## Data excerpts
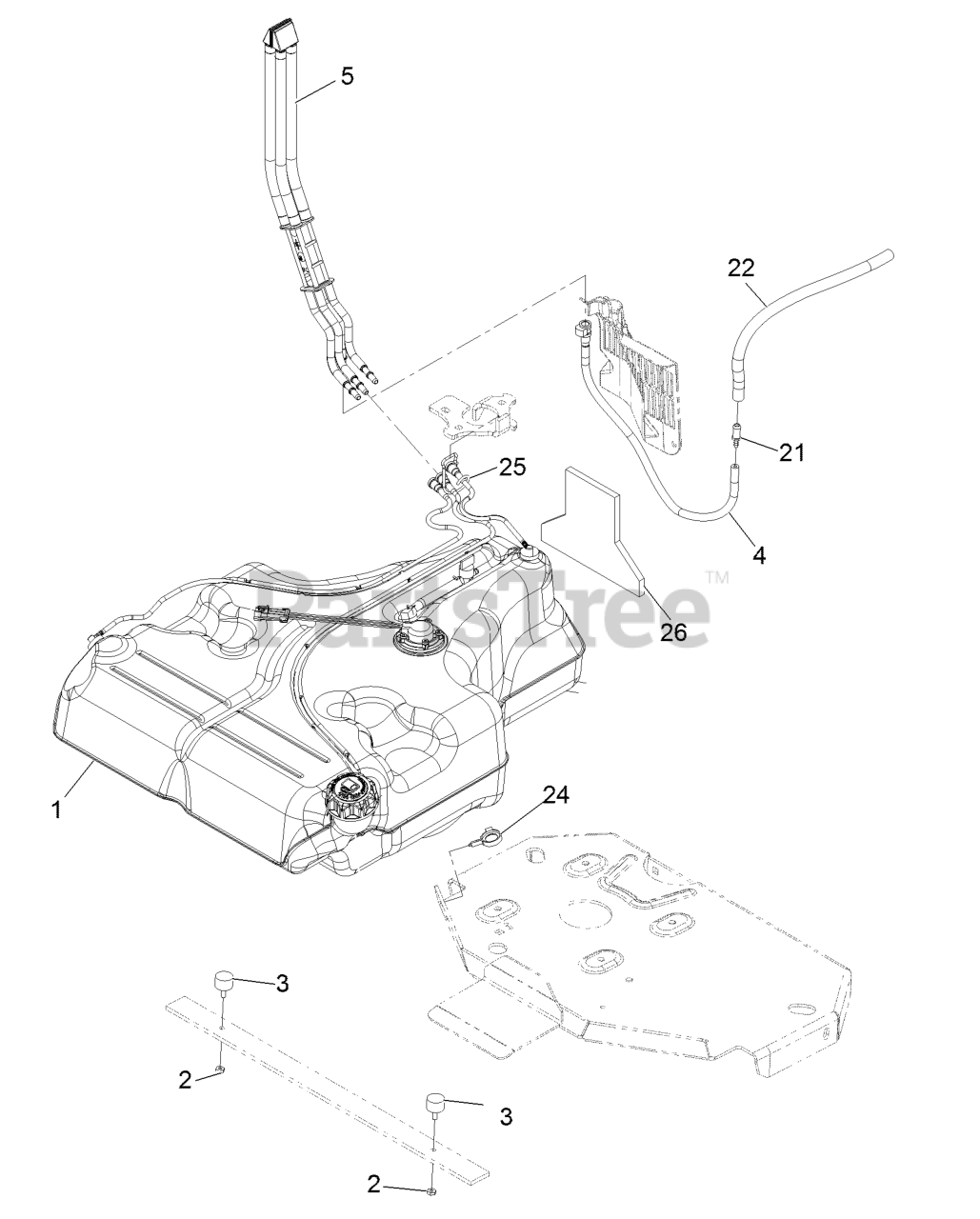 5

22

21

25

4

PartsTree™

26

1

24

3

2

3

2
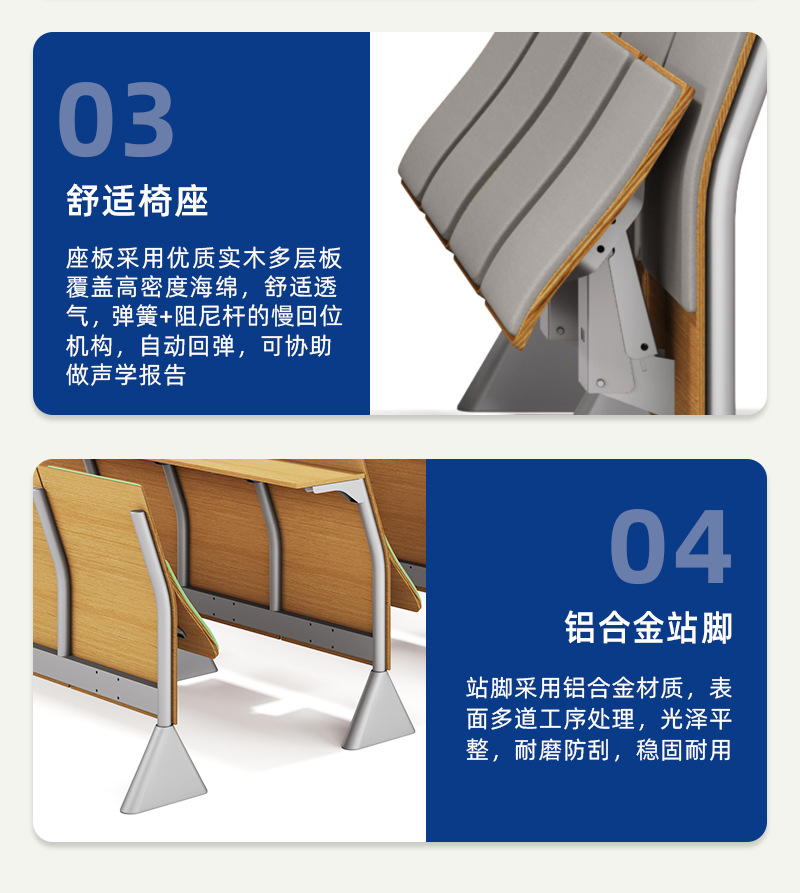 03

舒适椅座

座板采用优质实木多层板覆盖高密度海绵，舒适透气，弹簧+阻尼杆的慢回位机构，自动回弹，可协助做声学报告

04

铝合金站脚

站脚采用铝合金材质，表面多道工序处理，光泽平整，耐磨防刮，稳固耐用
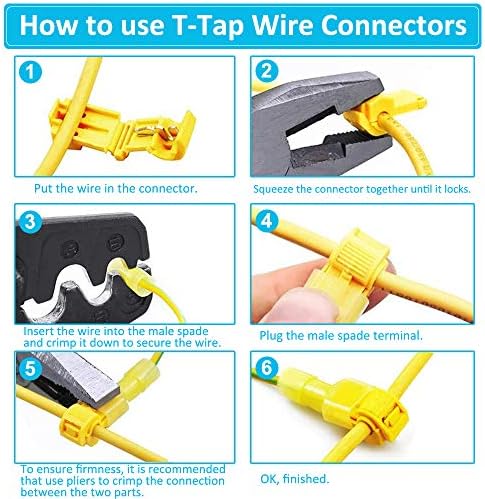 How to use T-Tap Wire Connectors

1

Put the wire in the connector.

2

Squeeze the connector together until it locks.

3

Insert the wire into the male spade and crimp it down to secure the wire.

4

Plug the male spade terminal.

5

To ensure firmness, it is recommended that use pliers to crimp the connection between the two parts.

6

OK, finished.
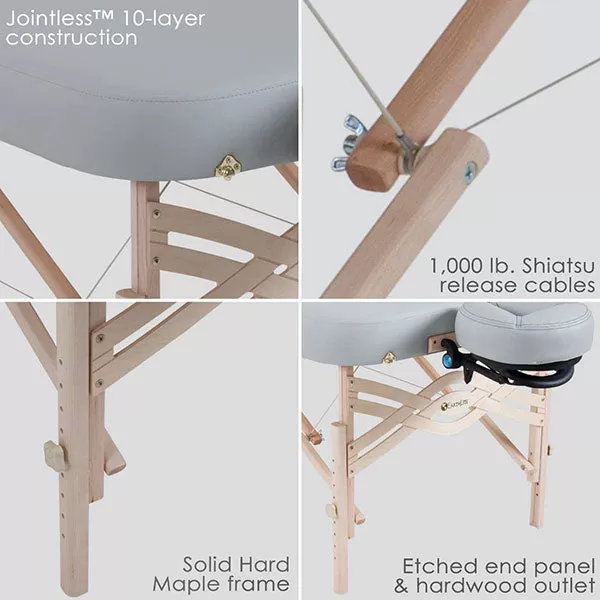 Jointless™ 10-layer construction

1,000 lb. Shiatsu release cables

Solid Hard Maple frame

EARTHLITE

Etched end panel & hardwood outlet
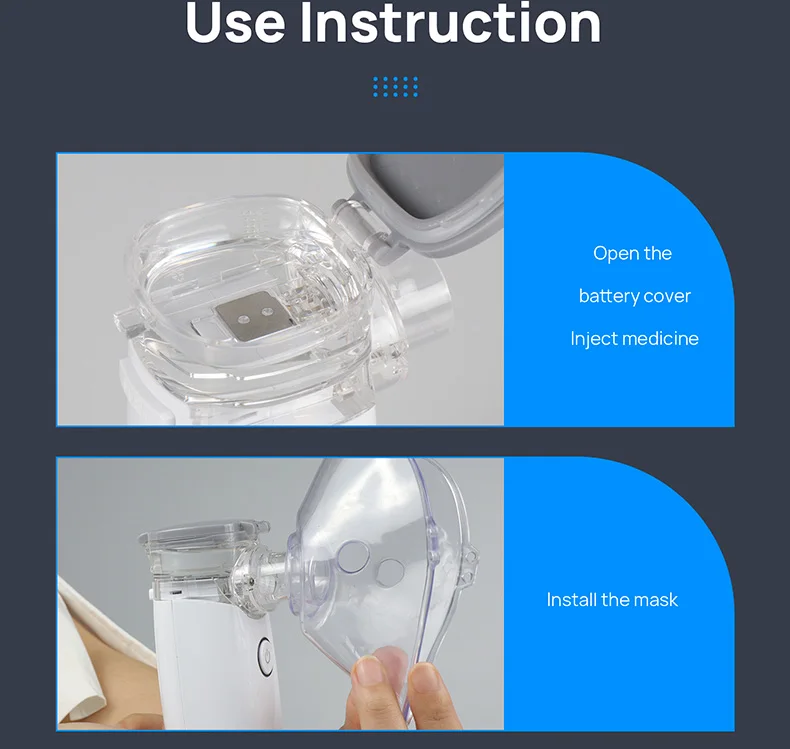 Use Instruction

Open the

battery cover

Inject medicine

Install the mask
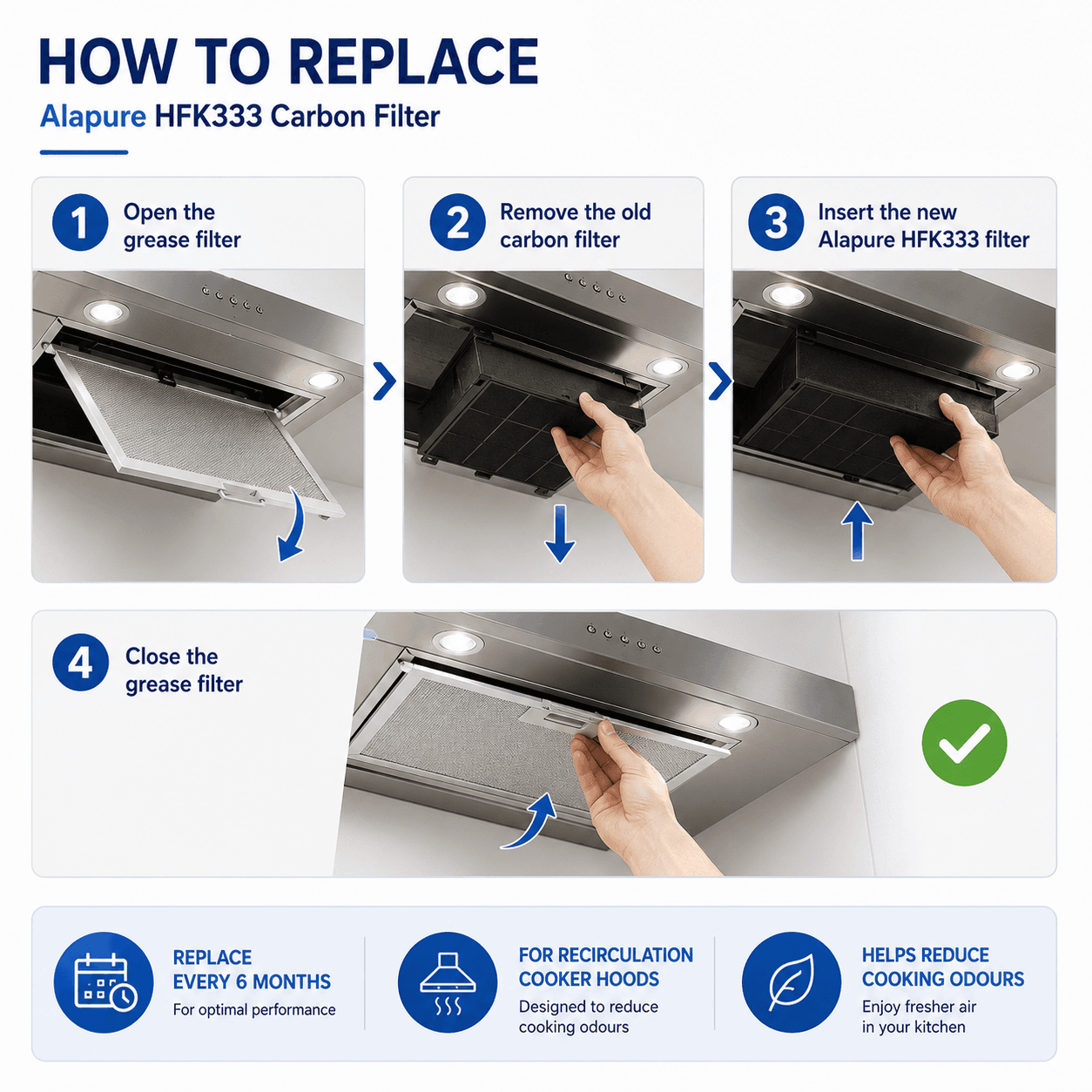 HOW TO REPLACE
Alapure HFK333 Carbon Filter

1 Open the grease filter

2 Remove the old carbon filter

3 Insert the new Alapure HFK333 filter

4 Close the grease filter

REPLACE EVERY 6 MONTHS
For optimal performance

FOR RECIRCULATION COOKER HOODS
Designed to reduce cooking odours

HELPS REDUCE COOKING ODOURS
Enjoy fresher air in your kitchen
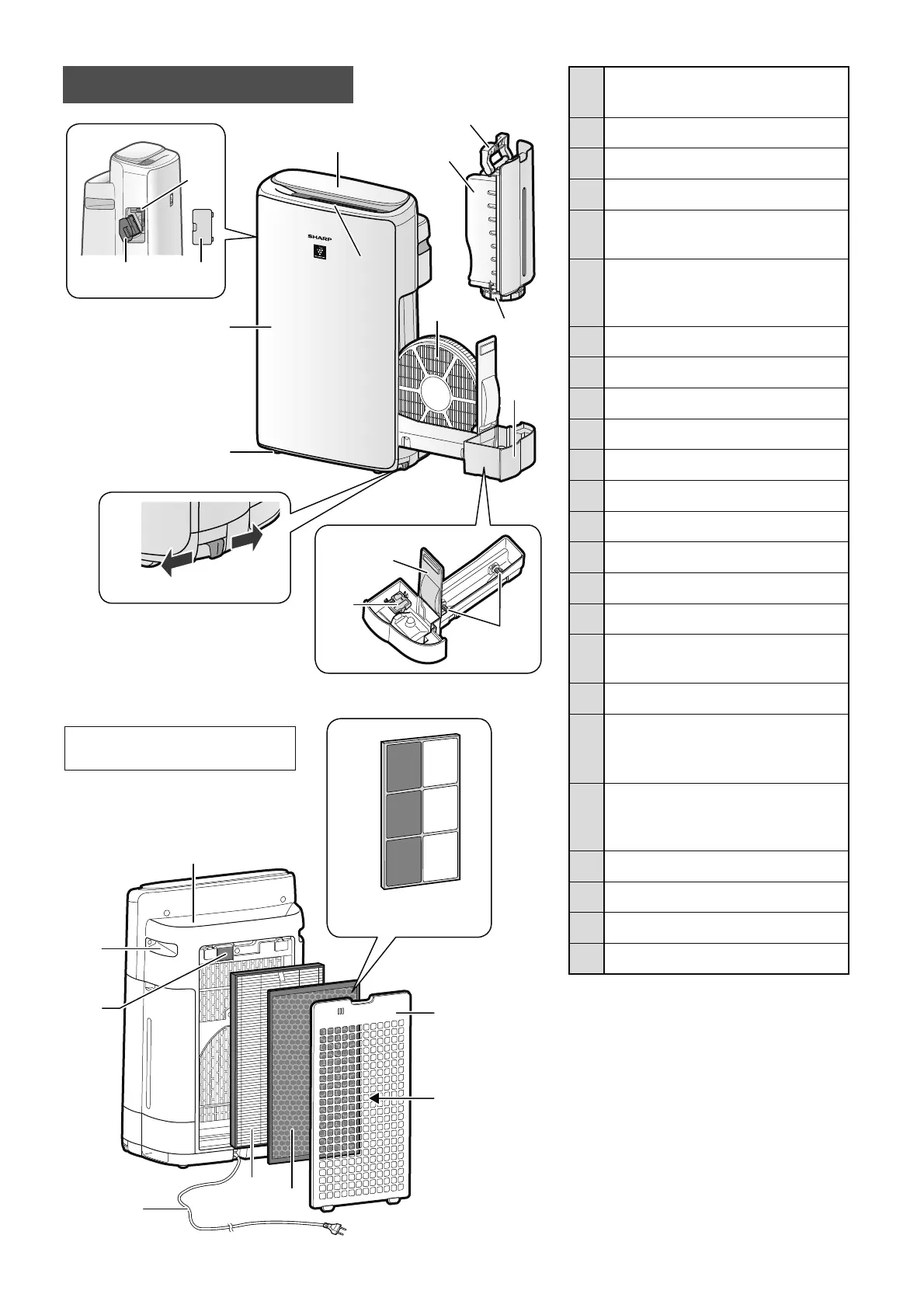 SHARP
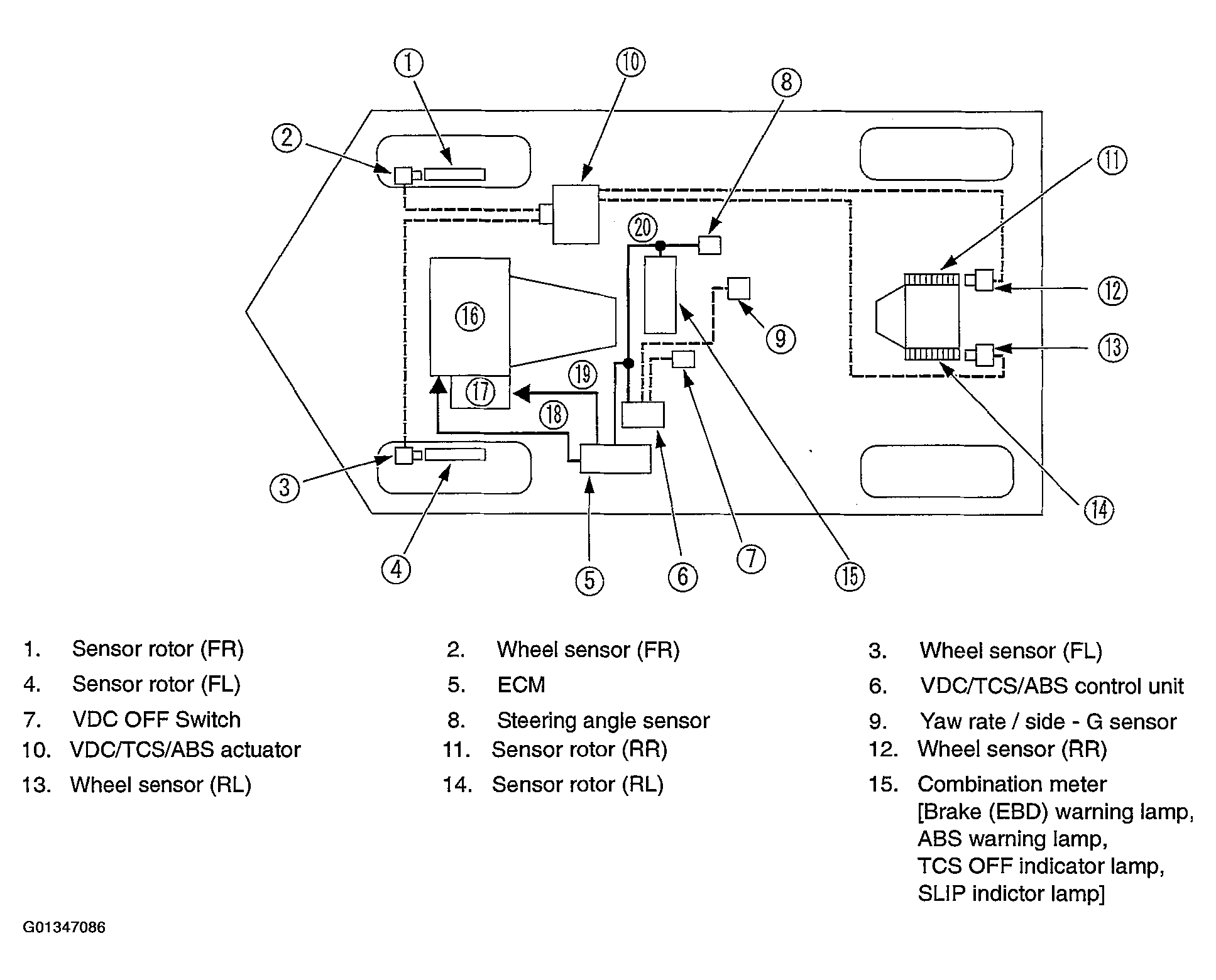 1
10
8
2
11
20
12
16
9
13
19
17
18
3
14
4
5
6
7
15

1. Sensor rotor (FR)
2. Wheel sensor (FR)
3. Wheel sensor (FL)
4. Sensor rotor (FL)
5. ECM
6. VDC/TCS/ABS control unit
7. VDC OFF Switch
8. Steering angle sensor
9. Yaw rate / side - G sensor
10. VDC/TCS/ABS actuator
11. Sensor rotor (RR)
12. Wheel sensor (RR)
13. Wheel sensor (RL)
14. Sensor rotor (RL)
15. Combination meter [Brake (EBD) warning lamp, ABS warning lamp, TCS OFF indicator lamp, SLIP indictor lamp]

G01347086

## Problem statement
Leave out the pictures, then copy all the remaining text in the records exactly.

## The completed task
 5

22

21

25

4

PartsTree™

26

1

24

3

2

3

2
 03

舒适椅座

座板采用优质实木多层板覆盖高密度海绵，舒适透气，弹簧+阻尼杆的慢回位机构，自动回弹，可协助做声学报告

04

铝合金站脚

站脚采用铝合金材质，表面多道工序处理，光泽平整，耐磨防刮，稳固耐用
 How to use T-Tap Wire Connectors

1

Put the wire in the connector.

2

Squeeze the connector together until it locks.

3

Insert the wire into the male spade and crimp it down to secure the wire.

4

Plug the male spade terminal.

5

To ensure firmness, it is recommended that use pliers to crimp the connection between the two parts.

6

OK, finished.
 Jointless™ 10-layer construction

1,000 lb. Shiatsu release cables

Solid Hard Maple frame

EARTHLITE

Etched end panel & hardwood outlet
 Use Instruction

Open the

battery cover

Inject medicine

Install the mask
 HOW TO REPLACE
Alapure HFK333 Carbon Filter

1 Open the grease filter

2 Remove the old carbon filter

3 Insert the new Alapure HFK333 filter

4 Close the grease filter

REPLACE EVERY 6 MONTHS
For optimal performance

FOR RECIRCULATION COOKER HOODS
Designed to reduce cooking odours

HELPS REDUCE COOKING ODOURS
Enjoy fresher air in your kitchen
 SHARP
 1
10
8
2
11
20
12
16
9
13
19
17
18
3
14
4
5
6
7
15

1. Sensor rotor (FR)
2. Wheel sensor (FR)
3. Wheel sensor (FL)
4. Sensor rotor (FL)
5. ECM
6. VDC/TCS/ABS control unit
7. VDC OFF Switch
8. Steering angle sensor
9. Yaw rate / side - G sensor
10. VDC/TCS/ABS actuator
11. Sensor rotor (RR)
12. Wheel sensor (RR)
13. Wheel sensor (RL)
14. Sensor rotor (RL)
15. Combination meter [Brake (EBD) warning lamp, ABS warning lamp, TCS OFF indicator lamp, SLIP indictor lamp]

G01347086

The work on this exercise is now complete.